Over the past decade and a half, the world has moved through multiple phases of artificial intelligence, he explained in April at The Hill & Valley Forum in Washington, D.C.

“Modern AI really came into consciousness about 12 to 14 years ago, when AlexNet came out and computer vision saw its big, giant breakthrough,” Huang said at the forum.

AlexNet was a computer model unveiled during a 2012 competition that demonstrated the ability of machines to recognize images using deep learning, helping spark the modern AI boom.

This first wave is called ‘Perception AI,’ Huang said.

Then, came the second wave called “Generative AI,” “which is where the AI model has learned how to understand the meaning of the information but [also] translate it” into different languages, images, code and more.

“We’re now in this age called ‘Reasoning AI’… where you now have AI that can understand, it can generate, [and] solve problems and recognize conditions that we’ve never seen before,” he said. Artificial intelligence, in its current state, can solve problems using reasoning.

“Reasoning AI allows you to produce a form of digital robots. We call them agentic AI,” said Huang. These AI agents are essentially “digital workforce robots” capable of reasoning, he added. Today, AI agents are a key focus among many tech companies, such as Microsoft and Salesforce.

Looking ahead, the next wave is “Physical AI,” said Huang.

“The next wave requires us to understand things like the laws of physics, friction, inertia, cause and effect,” said Huang in Washington, D.C., in April.

Physical reasoning abilities, such as the concept of object permanence — or the fact that objects continue to exist even if they’re out of sight — will be big in this next phase of artificial intelligence, he said.

Applications of physical reasoning include predicting outcomes, such as where a ball will roll, understanding how much force is needed to grip an object without damaging it and inferring the presence of a pedestrian behind a car.
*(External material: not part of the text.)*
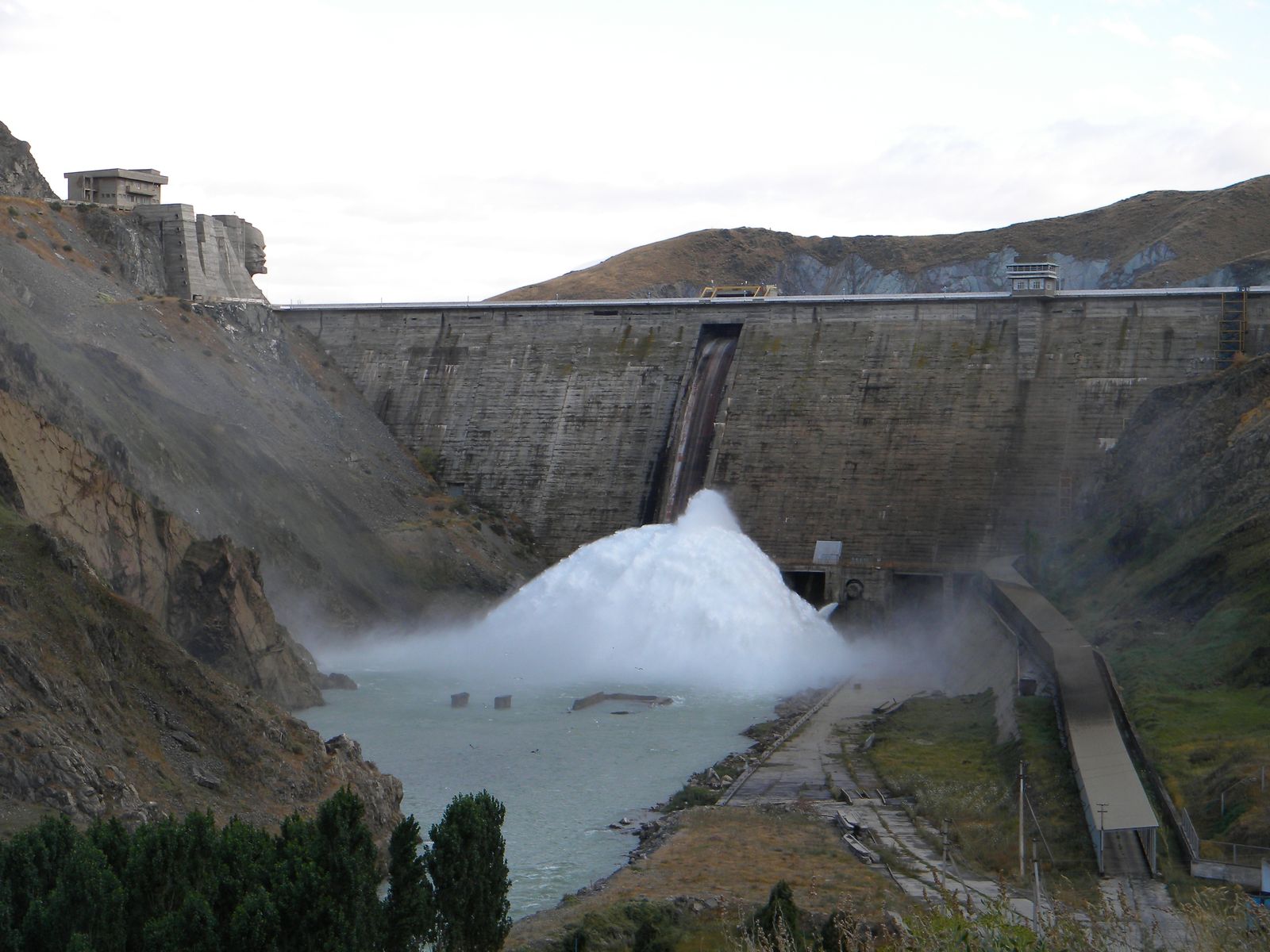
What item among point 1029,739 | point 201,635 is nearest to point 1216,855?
point 1029,739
“And when you take that physical AI and then you put it into a physical object called a robot, you get robotics,” he added. “This is really, really important for us now, because we’re building plants and factories all over the United States.”

“So hopefully, in the next 10 years, as we build out this new generation of plants and factories, they’re highly robotic and they’re helping us deal with the severe labor shortage that we have all over the world,” said Huang.